Caratteristiche e condizioni:
cm.18 x 12, pp. 160, brossura, in ottime condizioni.
Contenuto:
Piero Cavallero di Torino ha capeggiato una banda di rapinatori che ha svaligiato banche dall’aprile del 1963 all’ottobre del 1967. La sua carriera si è conclusa con la strage di Milano, con i morti e con i feriti seminati durante la vana fuga per la città. Non c’è il minimo dubbio che egli meriti il nome di bandito, ma è altrettanto certo che egli è un bandito di un tipo particolare come lo furono Bonnie e Clyde, personaggio estremo di un’epoca e di una società.

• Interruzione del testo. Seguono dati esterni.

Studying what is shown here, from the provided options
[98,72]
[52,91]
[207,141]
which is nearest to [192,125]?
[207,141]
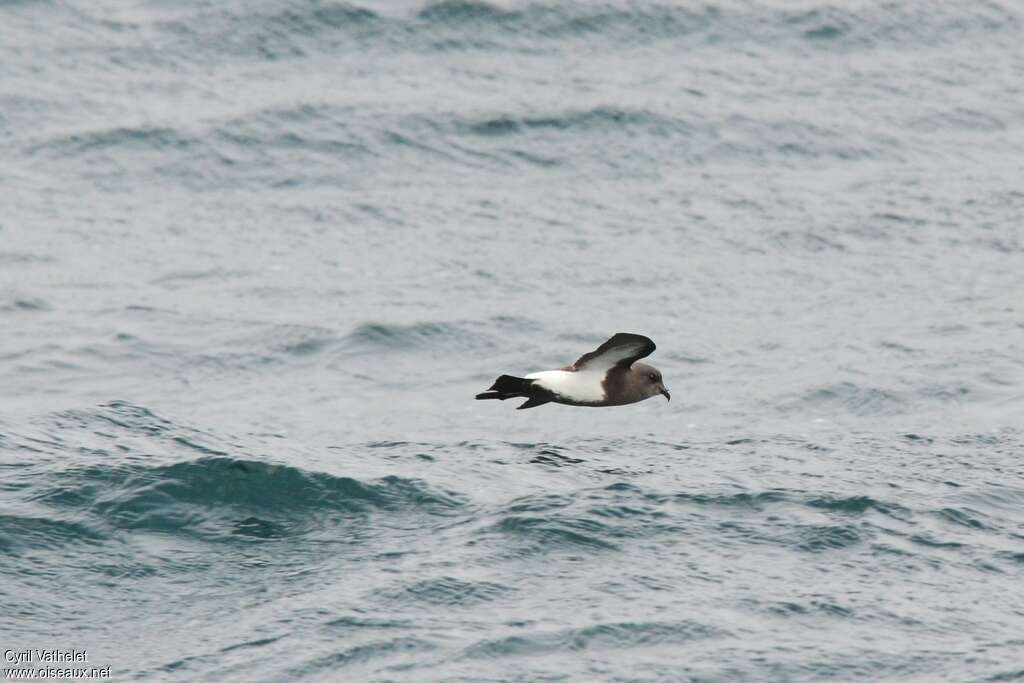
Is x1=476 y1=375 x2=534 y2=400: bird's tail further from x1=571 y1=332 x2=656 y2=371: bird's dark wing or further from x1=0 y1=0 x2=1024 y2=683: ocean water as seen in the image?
x1=0 y1=0 x2=1024 y2=683: ocean water

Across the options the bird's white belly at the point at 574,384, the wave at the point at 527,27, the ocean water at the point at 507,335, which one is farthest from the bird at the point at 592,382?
the wave at the point at 527,27

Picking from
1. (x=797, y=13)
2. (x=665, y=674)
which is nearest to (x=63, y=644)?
(x=665, y=674)

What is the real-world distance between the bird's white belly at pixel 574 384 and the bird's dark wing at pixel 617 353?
0.07m

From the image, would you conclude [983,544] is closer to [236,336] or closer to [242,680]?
[242,680]

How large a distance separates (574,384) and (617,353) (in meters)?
0.43

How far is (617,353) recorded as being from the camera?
14.2 m

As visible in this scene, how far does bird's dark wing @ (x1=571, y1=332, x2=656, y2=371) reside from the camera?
13758 millimetres

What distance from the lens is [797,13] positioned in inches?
1112

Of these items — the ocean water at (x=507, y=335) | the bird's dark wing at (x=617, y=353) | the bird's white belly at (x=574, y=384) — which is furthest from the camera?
the bird's white belly at (x=574, y=384)

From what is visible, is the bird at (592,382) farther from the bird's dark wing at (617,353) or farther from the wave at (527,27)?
the wave at (527,27)

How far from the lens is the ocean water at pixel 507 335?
41.8ft

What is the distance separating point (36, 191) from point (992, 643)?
14.6 meters

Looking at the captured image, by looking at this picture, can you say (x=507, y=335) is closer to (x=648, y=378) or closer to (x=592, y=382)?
(x=648, y=378)

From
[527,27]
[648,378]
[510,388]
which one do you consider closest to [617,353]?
[648,378]
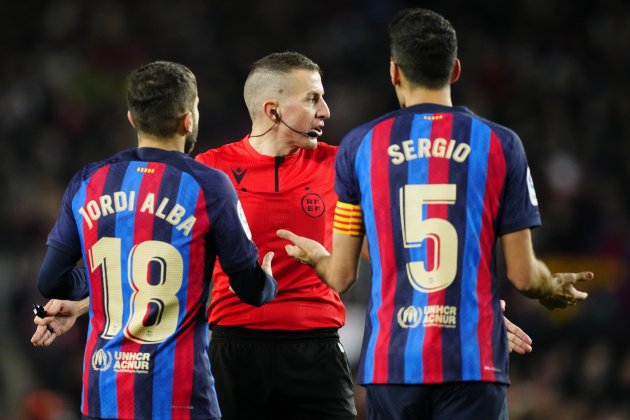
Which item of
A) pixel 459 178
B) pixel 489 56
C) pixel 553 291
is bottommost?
pixel 553 291

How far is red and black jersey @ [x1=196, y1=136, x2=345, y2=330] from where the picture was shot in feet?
17.4

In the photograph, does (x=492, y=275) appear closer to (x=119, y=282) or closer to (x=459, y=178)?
(x=459, y=178)

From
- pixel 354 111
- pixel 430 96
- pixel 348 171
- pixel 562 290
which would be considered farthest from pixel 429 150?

Cavallero è il figlio anomalo, se volete, ammalato, di una rivoluzione fallita e di una generazione frustrata, il figlio di una periferia operaia che mancò la rivoluzione operaia e che ha visto degradarsi in conformismo burocratico lo slancio della guerra partigiana. È ovvio che non esiste fra il contesto sociale e il bandito Cavallero un legame diretto, è chiaro che non è stata la sua gioventù rossa a fare di lui un rapinatore; ma non si capisce il personaggio nelle sue sfumature, nelle sue pieghe più segrete, nei suoi rimorsi se non si parla dell’ambiente in cui è cresciuto. E questo ambiente vuol dire la barriera più proletaria di Torino, la barriera di Milano, vuol dire il ceto operaio più politicizzato in Italia, vuol dire una tradizione piemontese dove l’autoritarismo militare sopravvive e coesiste con l’impegno sociale. Giorgio Bocca è forse lo studioso del costume italiano più naturalmente adatto a raccontare un personaggio come Cavallero, perché conosce bene il proletariato torinese ed è vissuto a Torino fra il 1945 e il 1954, negli anni della formazione di Cavallero. Le informazioni che stanno dietro questo racconto sono tutte rigorosamente autentiche, raccolte fra i compagni di gioco, di lavoro, di partito e di delinquenza di Piero Cavallero. Non poteva mancare a una vicenda che situa i suoi episodi più drammatici a Milano, un quadro della criminalità e della corruzione milanesi, che danno a questo profilo la compiutezza di un saggio sociologico.